Iris Apatow’s character brings some perspective to the story as well. She’s the most level-headed of the core cast, a regular girl from Indiana whose most Hollywood trait is her pushy stage mom, played by Maria Bamford via Zoom. (Brady created Bamford’s critically beloved, short-lived Netflix series Lady Dynamite, which makes this film’s script all the more puzzling.) Kris’ relatability doesn’t make the three full-length TikTok dance sequences in The Bubble pass by any more quickly, to be clear. But at least Apatow’s love for his daughter brings a certain affection to the way the film treats the character, which balances out any “old man yells at cloud” humor about kids these days and their phones.

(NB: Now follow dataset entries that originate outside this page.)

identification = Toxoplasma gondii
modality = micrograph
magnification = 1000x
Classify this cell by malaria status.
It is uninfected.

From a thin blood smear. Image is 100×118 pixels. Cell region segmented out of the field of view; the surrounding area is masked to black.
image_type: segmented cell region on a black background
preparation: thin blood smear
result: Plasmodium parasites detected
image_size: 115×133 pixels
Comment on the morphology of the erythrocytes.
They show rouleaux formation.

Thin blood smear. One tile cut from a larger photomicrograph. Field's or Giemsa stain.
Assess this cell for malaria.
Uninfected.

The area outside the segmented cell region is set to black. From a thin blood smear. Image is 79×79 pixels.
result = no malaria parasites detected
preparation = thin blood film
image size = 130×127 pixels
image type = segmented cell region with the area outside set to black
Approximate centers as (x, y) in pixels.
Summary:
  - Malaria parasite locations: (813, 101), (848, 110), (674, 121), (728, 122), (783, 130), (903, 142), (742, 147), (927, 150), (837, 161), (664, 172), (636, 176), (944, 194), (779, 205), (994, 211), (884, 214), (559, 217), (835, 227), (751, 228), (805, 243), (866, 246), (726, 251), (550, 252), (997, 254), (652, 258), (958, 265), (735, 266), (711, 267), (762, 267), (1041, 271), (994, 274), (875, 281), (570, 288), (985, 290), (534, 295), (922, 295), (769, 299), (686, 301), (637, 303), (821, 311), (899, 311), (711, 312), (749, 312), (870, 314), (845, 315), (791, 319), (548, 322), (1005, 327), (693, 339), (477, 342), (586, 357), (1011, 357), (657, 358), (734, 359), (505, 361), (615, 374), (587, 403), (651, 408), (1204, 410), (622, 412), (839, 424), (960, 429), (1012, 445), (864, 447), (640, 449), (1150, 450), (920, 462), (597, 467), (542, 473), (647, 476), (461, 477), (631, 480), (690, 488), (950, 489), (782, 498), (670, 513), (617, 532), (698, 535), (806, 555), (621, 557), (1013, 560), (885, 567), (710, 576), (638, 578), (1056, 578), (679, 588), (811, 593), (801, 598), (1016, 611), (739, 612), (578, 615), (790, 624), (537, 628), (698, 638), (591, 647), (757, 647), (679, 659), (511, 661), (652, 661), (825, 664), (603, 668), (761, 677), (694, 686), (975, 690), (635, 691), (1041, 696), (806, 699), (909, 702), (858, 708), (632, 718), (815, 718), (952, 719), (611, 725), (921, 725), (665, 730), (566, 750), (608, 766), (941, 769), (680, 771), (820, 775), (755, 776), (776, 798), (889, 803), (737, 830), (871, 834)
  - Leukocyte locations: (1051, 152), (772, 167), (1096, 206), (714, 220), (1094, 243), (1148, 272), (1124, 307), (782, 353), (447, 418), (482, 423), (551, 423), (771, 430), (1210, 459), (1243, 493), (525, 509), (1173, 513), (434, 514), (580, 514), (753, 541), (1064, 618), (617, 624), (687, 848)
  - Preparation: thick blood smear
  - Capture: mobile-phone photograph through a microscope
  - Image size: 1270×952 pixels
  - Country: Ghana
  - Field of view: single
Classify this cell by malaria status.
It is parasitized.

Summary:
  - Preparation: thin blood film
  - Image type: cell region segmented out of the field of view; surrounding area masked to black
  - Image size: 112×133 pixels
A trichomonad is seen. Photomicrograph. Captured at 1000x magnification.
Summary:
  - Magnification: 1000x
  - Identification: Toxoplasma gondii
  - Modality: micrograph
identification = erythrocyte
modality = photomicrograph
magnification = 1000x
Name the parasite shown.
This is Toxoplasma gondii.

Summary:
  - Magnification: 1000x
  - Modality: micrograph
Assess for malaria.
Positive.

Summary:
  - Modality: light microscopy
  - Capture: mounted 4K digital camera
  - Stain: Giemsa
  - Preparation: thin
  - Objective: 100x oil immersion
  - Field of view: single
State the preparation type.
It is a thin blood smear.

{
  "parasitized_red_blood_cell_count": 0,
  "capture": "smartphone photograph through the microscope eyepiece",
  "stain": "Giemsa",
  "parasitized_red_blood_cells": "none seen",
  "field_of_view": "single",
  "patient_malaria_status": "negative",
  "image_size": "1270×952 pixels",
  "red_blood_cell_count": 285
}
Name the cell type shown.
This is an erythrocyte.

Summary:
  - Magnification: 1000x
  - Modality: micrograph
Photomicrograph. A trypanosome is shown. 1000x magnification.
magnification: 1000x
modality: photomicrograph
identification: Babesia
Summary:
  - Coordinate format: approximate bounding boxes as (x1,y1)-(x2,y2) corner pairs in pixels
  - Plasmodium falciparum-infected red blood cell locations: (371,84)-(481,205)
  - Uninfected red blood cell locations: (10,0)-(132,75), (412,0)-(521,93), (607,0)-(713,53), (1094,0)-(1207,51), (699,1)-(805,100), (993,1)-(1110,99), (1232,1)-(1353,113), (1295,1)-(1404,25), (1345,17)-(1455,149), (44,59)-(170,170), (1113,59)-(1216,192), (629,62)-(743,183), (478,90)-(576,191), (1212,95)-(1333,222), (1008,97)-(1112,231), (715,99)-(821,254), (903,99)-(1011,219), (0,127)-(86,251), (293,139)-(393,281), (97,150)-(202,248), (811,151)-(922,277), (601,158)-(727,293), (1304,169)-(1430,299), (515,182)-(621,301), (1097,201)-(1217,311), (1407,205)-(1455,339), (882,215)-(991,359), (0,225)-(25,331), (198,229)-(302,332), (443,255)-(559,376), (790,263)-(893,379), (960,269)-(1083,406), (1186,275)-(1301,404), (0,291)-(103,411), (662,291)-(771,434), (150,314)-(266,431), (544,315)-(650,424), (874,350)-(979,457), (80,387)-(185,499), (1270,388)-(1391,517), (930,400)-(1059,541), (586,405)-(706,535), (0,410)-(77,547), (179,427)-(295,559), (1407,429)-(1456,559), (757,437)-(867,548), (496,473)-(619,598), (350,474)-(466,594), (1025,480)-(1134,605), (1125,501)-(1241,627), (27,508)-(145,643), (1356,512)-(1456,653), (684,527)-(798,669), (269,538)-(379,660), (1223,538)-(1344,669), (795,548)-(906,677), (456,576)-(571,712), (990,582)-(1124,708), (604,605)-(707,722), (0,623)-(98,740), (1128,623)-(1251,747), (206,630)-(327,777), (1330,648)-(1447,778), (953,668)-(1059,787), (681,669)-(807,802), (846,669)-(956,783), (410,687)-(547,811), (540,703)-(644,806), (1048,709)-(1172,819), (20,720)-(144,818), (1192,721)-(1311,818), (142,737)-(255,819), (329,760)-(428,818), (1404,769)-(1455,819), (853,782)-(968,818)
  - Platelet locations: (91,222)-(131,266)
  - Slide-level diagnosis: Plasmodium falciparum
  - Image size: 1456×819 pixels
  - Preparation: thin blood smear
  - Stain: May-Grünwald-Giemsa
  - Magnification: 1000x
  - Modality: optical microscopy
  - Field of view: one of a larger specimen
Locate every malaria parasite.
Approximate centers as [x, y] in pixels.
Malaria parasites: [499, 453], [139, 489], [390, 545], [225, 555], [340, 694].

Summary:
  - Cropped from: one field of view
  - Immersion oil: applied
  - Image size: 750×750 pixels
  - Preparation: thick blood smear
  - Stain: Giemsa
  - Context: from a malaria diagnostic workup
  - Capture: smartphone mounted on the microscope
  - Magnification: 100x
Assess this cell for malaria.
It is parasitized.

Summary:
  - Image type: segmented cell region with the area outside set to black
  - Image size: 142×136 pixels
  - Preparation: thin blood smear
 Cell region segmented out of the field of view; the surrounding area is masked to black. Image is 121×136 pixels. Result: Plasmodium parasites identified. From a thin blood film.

Apatow’s casting of his family used to be one of the more aggravating parts of films like This Is 40 and Funny People, which tipped over from autobiography to self-indulgence. The fact that his daughter’s role is the freshest part of The Bubble shows just how stale this movie’s writing, performances, and perspective really are. There might well be humor to be mined from the self-absorbed foibles of the rich and famous during a deadly pandemic. But for this film to speak to anyone who might have undergone any actual hardship during the past two years, its humor would have to take a much wider — and more self-effacing — view than The Bubble. This is what happens when someone stays in their own bubble for far too long.
The Bubble is now streaming on Netflix.